§ PROMPT: Can you transcribe every row below word for word, leaving the pictures out of your answer?

Records from a data collection
────

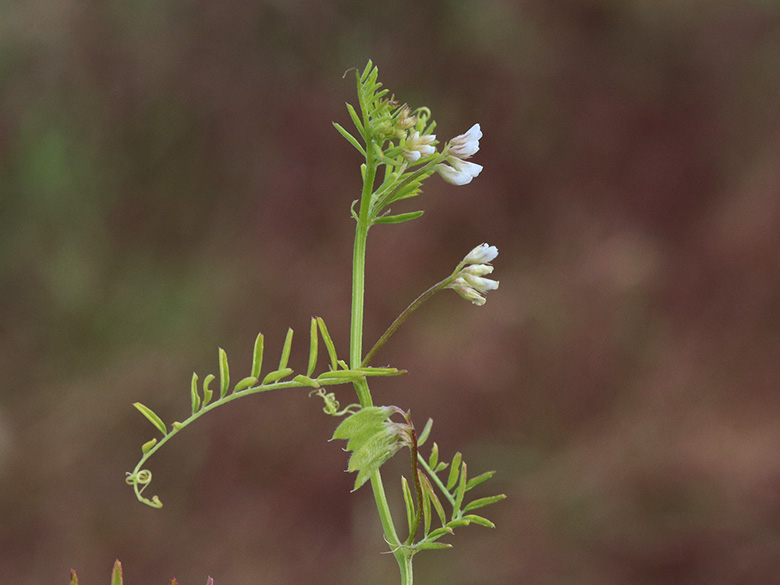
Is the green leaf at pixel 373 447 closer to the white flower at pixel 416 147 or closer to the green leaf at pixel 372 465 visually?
the green leaf at pixel 372 465

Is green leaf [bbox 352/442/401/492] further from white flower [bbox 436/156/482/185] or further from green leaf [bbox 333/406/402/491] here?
white flower [bbox 436/156/482/185]

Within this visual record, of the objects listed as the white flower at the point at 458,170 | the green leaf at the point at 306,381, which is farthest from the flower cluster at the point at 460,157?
the green leaf at the point at 306,381

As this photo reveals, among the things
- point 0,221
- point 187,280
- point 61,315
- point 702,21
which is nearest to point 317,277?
point 187,280

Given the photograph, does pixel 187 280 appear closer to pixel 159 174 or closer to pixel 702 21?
pixel 159 174

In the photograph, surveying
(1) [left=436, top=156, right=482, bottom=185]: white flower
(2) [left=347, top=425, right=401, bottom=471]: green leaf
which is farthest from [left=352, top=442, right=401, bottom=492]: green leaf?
(1) [left=436, top=156, right=482, bottom=185]: white flower

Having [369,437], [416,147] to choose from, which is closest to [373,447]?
[369,437]
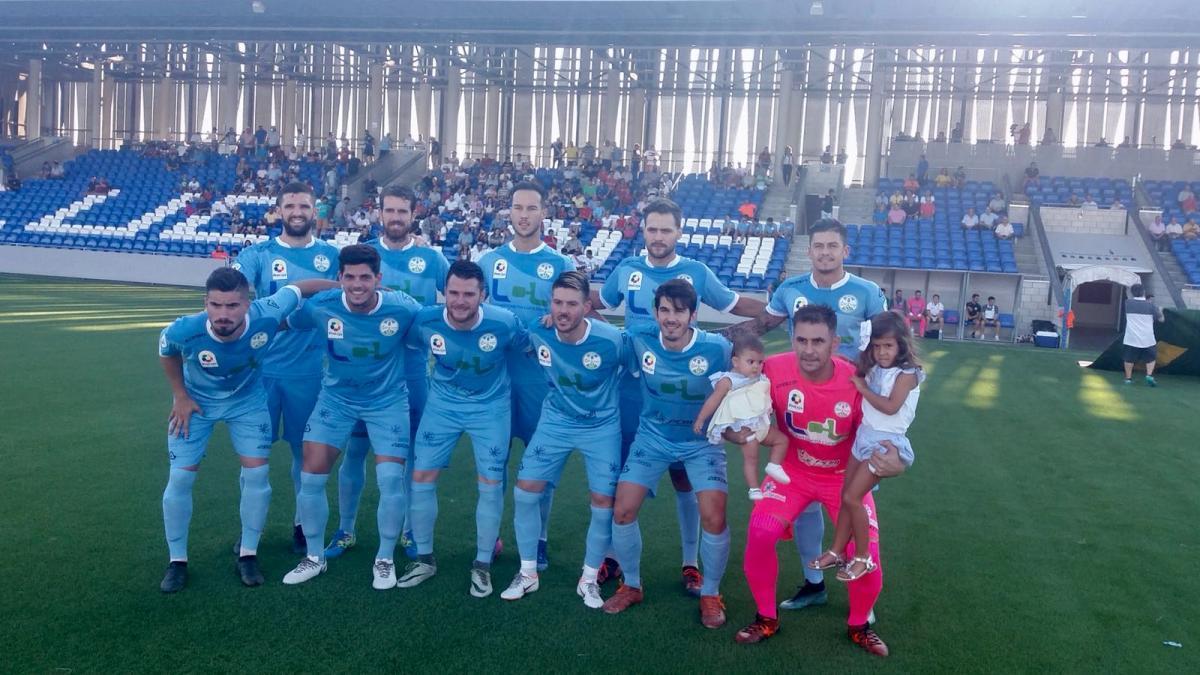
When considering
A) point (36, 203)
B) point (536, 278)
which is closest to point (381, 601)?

────

§ FULL OUTPUT:
Is the green leaf at pixel 373 447 closer to the white flower at pixel 416 147 or closer to the green leaf at pixel 372 465 visually?
the green leaf at pixel 372 465

Is green leaf [bbox 352/442/401/492] further from white flower [bbox 436/156/482/185] or further from green leaf [bbox 333/406/402/491] here?
white flower [bbox 436/156/482/185]

Within this visual record, of the objects listed as the white flower at the point at 458,170 | the green leaf at the point at 306,381, which is farthest from the flower cluster at the point at 460,157?
the green leaf at the point at 306,381

As this photo reveals, among the things
- point 0,221
- point 187,280
- point 61,315
- point 702,21
which is nearest to point 317,277?
point 187,280

Given the photograph, does pixel 187 280 appear closer to pixel 159 174 or closer to pixel 702 21?
pixel 159 174

In the photograph, surveying
(1) [left=436, top=156, right=482, bottom=185]: white flower
(2) [left=347, top=425, right=401, bottom=471]: green leaf
which is farthest from [left=352, top=442, right=401, bottom=492]: green leaf?
(1) [left=436, top=156, right=482, bottom=185]: white flower

Having [369,437], [416,147] to choose from, which is closest to [373,447]?
[369,437]
When considering
A) point (36, 203)
B) point (536, 278)
which is closest to point (381, 601)?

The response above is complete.